Wednesday, October 28, 2015

Reflection on Rhetorical Analysis

" Droll thing life is -- that mysterious arrangement of merciless logic for a futile purpose. The most you can hope from it is some knowledge of yourself -- that comes too late -- a crop of inextinguishable regrets." Joeseph Conrad,Heart of Darkness
 
I was not able to learn as much about my writing process from this paper as I had hoped to because the process of writing the paper took on many of the qualities of Marlow's search for Kurtz from Joseph Conrad's novella Heart of Darkness. The paper started as a normal writing assignment, I had done several rhetorical analyses similar to this one before and had found them to be very easy to complete. I thought that this paper would be no problem at all.
Image result for apocalypse now
https://www.flickr.com/photos/brtsergio/60213977

The trouble began when I had 3 midterms, and big engineering project, and a math test in the week before the draft was due.  This left me very little time to work on the draft which caused me to write the entire ting on a Saturday night. This wasn't a problem at first, my ideas seemed to make sense and and the paragraphs came together nicely. Then, I started to get tired; my ideas became bizarre, my thoughts discernible only to me, and the lights of my laptop swam before my eyes. but, tired as I was, I decided to continue writing until the paper was finished, and so created the Kurtz of my paper writing experience.

 After meeting with Dr. Bell on Monday to discuss my paper, I realized just how , misguided, cluttered, and warped my paper had become. But, underneath all of these detractors and flaws, I saw greatness. Some of the ideas I had placed in my paper struck me as very good, maybe even brilliant, but they needed to extracted from the muddled morass of grammatical errors and run on sentences that was my paper. So began my trip up the river to find the greatness that I knew must be there. I would spend hours focusing on idea, or sometimes even a single sentence, slowly trying to flush out the good ideas from the nonsense. Every time I was able to successfully do this, a sense of glee and vindication filled me; my draft hadn't been bad, it had only been misunderstood, I would soon be able to show myself and the world this, all I need to do is clarify another sentence or two...........

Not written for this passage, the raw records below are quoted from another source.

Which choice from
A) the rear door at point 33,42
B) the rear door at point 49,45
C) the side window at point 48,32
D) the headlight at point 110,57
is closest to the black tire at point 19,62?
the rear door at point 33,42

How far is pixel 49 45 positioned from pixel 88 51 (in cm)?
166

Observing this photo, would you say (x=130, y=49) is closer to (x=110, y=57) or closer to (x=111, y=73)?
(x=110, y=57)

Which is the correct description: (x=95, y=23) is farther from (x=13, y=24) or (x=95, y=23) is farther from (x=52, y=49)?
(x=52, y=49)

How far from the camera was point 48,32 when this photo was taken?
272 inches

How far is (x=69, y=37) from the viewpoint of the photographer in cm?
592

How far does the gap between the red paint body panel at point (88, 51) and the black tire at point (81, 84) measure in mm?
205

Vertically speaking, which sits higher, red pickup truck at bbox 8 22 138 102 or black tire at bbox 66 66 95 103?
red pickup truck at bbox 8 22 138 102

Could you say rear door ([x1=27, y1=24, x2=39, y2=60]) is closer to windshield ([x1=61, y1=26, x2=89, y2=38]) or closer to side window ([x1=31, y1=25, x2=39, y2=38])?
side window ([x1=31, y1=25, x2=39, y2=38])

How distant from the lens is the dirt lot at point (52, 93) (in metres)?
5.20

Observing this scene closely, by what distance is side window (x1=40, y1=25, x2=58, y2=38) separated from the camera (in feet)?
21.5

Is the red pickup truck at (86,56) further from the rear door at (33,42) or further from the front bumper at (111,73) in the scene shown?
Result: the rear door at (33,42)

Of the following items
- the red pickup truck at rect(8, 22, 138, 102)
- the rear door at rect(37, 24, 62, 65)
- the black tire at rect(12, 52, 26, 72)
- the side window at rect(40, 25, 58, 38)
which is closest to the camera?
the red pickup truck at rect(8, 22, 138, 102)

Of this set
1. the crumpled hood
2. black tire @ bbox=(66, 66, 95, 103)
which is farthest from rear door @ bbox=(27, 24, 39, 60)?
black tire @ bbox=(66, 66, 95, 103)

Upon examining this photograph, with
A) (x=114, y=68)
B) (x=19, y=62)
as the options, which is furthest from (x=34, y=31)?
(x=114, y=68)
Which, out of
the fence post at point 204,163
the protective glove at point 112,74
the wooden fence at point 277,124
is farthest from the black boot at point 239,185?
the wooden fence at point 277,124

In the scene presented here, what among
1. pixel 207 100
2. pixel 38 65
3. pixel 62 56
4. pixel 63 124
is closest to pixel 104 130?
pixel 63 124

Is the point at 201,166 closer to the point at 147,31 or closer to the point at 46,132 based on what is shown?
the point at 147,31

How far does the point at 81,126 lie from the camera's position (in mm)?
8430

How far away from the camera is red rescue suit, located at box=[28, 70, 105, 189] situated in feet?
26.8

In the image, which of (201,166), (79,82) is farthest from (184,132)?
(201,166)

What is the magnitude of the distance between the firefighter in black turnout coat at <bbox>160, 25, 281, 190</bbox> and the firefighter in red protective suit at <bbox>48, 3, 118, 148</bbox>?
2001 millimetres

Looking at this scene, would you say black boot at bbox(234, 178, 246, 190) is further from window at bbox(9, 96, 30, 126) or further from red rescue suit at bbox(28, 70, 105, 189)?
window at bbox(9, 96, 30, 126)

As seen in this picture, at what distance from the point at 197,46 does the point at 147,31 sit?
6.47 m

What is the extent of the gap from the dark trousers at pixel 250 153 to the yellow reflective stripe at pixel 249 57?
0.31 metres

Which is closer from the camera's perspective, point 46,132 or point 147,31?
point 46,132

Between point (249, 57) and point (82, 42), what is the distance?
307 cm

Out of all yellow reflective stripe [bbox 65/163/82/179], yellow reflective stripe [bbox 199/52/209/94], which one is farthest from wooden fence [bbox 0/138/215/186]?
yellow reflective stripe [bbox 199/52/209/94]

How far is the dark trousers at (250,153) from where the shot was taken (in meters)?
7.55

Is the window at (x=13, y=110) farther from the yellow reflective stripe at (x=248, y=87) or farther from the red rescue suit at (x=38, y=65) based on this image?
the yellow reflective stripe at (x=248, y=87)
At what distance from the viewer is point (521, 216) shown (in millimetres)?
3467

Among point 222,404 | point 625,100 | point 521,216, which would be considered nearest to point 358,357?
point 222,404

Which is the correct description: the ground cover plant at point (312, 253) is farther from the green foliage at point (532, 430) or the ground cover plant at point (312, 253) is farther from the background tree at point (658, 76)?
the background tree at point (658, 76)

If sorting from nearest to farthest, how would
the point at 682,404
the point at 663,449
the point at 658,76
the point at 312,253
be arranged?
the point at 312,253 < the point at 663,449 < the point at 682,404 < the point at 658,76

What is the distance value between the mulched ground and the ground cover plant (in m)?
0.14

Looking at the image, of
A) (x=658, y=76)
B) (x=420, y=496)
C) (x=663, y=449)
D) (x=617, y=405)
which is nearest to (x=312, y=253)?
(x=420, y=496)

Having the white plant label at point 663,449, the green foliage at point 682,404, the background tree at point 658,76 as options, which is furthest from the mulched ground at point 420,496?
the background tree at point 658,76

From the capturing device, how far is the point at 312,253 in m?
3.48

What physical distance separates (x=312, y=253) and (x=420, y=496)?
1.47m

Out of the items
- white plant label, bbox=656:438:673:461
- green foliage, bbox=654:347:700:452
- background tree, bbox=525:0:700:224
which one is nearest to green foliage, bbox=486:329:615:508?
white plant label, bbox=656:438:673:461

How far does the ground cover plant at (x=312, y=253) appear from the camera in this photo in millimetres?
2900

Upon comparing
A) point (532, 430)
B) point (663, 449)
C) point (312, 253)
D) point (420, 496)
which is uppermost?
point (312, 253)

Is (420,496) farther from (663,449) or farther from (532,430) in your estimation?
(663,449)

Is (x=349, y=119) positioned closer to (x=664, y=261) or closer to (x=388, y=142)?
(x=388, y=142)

And so it went until the deadline for the paper. I now realize that I probably would have been better off tearing down my paper and completely rewriting many parts of it instead of going up the river and into a rhetorical heart of darkness. The only other thing I was able to learn from this experience was that minuscule differences in word choice and meaning can have a big effect on the meaning of a paper.

1 comment:

  1. It is always hard to write a paper and then rewrite it again for the next draft, but I actually started doing that in this class and it really does help a lot! So I definitely recommend doing that for the next paper! But, I am sure your paper still turned out great, because it seemed pretty good to me when I made comments via google docs!